Tarea: Pasa a una lista numerada las líneas del listado desde su inicio hasta la línea que contiene "33.8 metres", ambas incluidas. Omite las líneas en blanco.

Materiales del ejercicio:

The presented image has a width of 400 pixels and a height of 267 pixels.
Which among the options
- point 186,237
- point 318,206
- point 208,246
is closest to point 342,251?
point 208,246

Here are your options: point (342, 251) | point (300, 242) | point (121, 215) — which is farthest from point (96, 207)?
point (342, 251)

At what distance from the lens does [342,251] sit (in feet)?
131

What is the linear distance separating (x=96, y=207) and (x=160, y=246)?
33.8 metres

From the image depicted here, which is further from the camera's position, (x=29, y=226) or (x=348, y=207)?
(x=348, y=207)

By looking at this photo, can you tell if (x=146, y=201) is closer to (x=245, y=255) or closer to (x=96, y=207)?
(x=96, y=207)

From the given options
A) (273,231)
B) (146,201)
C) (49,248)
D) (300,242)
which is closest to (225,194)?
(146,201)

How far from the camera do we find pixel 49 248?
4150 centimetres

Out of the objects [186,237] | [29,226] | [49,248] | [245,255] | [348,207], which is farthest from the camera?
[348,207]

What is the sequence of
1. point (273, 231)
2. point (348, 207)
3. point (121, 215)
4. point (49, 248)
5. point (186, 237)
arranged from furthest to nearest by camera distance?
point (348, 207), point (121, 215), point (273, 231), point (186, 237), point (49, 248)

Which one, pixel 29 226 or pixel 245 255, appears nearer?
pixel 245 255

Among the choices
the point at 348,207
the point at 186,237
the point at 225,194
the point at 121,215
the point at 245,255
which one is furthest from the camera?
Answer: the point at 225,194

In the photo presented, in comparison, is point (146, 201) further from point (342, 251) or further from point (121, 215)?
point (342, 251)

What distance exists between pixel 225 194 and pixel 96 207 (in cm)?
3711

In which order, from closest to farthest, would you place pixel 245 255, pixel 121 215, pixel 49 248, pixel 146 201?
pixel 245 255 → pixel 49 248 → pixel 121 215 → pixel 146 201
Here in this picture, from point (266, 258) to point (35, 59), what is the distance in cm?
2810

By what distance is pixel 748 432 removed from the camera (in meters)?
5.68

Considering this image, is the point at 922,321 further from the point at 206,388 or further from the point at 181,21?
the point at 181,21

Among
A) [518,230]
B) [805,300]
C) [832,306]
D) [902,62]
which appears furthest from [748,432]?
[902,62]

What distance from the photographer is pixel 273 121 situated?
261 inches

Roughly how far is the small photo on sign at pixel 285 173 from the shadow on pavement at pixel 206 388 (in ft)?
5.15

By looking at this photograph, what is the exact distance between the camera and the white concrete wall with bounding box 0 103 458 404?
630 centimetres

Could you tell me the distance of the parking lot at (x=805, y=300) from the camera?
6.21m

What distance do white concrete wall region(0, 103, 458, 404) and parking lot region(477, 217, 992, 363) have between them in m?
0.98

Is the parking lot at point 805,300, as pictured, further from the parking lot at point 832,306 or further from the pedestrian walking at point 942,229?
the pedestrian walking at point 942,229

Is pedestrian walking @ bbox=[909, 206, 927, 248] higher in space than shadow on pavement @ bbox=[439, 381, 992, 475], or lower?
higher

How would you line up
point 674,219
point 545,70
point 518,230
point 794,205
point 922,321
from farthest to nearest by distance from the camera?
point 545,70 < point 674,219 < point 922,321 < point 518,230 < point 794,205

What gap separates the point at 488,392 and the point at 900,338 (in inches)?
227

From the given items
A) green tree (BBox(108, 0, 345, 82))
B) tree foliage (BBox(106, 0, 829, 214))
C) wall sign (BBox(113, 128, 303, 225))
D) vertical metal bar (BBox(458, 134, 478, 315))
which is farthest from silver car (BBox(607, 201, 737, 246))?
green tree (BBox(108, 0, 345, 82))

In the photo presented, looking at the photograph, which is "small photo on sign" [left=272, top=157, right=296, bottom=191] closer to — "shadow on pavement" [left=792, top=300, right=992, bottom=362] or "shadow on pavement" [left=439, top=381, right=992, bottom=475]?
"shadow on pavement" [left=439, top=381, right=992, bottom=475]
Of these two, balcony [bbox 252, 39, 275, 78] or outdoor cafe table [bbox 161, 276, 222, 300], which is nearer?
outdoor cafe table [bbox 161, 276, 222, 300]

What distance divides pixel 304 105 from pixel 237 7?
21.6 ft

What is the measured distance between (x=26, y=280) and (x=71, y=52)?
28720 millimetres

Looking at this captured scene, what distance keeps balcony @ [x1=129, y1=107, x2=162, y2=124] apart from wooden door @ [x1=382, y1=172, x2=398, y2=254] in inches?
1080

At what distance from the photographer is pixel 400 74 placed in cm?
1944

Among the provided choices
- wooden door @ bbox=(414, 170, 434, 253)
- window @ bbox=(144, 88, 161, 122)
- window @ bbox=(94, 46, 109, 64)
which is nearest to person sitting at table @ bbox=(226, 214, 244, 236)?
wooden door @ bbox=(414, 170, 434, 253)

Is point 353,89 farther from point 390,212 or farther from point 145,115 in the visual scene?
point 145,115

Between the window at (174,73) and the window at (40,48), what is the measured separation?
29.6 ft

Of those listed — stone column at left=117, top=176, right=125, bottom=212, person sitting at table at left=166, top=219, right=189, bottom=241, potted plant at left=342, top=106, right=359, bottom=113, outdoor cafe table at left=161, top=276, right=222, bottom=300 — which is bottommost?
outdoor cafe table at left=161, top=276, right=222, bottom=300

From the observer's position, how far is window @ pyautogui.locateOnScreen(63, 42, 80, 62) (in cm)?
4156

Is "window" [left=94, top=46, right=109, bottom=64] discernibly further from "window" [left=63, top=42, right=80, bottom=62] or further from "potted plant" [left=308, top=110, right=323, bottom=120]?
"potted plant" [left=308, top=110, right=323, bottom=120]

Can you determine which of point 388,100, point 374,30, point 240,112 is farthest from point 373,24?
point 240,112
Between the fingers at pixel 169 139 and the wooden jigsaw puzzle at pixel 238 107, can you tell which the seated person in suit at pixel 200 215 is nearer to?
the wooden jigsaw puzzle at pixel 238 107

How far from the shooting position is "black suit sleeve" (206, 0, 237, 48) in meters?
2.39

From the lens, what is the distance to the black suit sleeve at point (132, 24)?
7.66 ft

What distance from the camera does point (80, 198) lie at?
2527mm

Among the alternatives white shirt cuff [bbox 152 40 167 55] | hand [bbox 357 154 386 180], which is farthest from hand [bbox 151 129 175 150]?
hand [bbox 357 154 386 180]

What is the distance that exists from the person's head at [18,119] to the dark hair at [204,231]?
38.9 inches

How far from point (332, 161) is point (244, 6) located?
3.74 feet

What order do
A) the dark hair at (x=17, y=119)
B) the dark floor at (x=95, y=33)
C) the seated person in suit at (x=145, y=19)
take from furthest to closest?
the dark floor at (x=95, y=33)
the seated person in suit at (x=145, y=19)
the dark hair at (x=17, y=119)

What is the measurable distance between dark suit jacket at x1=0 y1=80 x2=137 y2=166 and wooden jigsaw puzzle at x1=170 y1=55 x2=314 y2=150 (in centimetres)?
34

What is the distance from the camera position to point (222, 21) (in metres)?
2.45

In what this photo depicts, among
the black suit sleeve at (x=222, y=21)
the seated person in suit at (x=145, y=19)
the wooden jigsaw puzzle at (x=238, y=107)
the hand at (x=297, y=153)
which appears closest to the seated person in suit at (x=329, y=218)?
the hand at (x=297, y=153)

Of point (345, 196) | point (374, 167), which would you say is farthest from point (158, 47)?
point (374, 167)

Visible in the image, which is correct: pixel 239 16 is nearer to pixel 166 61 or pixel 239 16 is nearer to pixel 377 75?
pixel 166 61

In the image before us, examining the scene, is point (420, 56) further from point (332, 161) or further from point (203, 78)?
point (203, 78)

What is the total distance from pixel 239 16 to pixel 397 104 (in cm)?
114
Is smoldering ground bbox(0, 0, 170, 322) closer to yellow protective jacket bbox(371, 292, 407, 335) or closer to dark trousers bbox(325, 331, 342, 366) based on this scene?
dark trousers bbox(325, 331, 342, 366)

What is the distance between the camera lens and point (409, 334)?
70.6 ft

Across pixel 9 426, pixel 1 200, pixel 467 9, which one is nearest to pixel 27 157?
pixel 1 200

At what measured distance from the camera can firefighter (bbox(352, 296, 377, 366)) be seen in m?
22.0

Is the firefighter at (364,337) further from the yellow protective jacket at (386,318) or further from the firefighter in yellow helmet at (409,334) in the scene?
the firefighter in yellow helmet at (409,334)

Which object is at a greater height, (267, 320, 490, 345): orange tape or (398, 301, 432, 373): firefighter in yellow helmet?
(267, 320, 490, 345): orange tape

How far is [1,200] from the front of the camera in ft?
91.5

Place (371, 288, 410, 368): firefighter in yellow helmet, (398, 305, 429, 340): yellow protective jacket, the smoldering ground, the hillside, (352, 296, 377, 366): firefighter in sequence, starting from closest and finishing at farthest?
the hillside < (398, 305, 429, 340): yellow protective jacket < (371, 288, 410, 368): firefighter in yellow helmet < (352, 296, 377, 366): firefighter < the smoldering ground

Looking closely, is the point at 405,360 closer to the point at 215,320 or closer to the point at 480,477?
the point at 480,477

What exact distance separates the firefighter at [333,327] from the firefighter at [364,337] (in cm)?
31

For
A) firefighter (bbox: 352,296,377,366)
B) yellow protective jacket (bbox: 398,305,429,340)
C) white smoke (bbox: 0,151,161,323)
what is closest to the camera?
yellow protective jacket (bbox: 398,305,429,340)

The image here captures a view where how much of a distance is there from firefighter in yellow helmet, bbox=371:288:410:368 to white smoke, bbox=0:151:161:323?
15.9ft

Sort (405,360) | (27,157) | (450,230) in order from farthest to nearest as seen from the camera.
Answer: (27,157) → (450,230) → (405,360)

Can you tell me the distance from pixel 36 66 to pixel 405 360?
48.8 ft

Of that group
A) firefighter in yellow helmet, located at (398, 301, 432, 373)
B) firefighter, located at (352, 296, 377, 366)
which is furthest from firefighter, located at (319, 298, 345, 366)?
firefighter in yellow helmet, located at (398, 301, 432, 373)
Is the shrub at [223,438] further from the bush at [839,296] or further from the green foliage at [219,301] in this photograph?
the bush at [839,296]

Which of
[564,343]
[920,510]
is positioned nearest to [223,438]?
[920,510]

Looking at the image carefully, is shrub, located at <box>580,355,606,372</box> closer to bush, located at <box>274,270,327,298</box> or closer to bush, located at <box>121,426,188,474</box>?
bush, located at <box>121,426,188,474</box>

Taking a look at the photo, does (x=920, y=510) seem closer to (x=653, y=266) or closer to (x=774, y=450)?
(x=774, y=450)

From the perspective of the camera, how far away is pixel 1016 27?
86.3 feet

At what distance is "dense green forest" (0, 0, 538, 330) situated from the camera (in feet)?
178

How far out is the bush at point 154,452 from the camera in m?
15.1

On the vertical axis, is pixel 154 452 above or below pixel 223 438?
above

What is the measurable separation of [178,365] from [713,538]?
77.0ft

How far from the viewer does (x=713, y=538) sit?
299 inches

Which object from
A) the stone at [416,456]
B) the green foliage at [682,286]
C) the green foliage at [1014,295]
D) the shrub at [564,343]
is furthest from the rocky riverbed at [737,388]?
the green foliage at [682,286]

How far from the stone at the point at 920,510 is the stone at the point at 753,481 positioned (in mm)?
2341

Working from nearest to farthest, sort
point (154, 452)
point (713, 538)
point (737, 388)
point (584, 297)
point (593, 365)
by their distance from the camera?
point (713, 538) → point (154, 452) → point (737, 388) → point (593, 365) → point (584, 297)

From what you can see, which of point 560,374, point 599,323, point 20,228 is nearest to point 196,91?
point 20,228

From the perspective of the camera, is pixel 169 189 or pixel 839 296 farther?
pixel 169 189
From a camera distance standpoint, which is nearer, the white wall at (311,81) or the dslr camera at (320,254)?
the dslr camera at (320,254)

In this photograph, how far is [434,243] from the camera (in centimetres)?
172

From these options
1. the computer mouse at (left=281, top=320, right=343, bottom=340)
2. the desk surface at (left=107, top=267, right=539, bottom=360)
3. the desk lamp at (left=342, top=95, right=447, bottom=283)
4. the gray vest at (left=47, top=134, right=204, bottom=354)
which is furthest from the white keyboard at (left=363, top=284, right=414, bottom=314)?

Resultado del ejercicio:
1. The presented image has a width of 400 pixels and a height of 267 pixels.
2. Which among the options
3. - point 186,237
4. - point 318,206
5. - point 208,246
6. is closest to point 342,251?
7. point 208,246
8. Here are your options: point (342, 251) | point (300, 242) | point (121, 215) — which is farthest from point (96, 207)?
9. point (342, 251)
10. At what distance from the lens does [342,251] sit (in feet)?
11. 131
12. What is the linear distance separating (x=96, y=207) and (x=160, y=246)?
13. 33.8 metres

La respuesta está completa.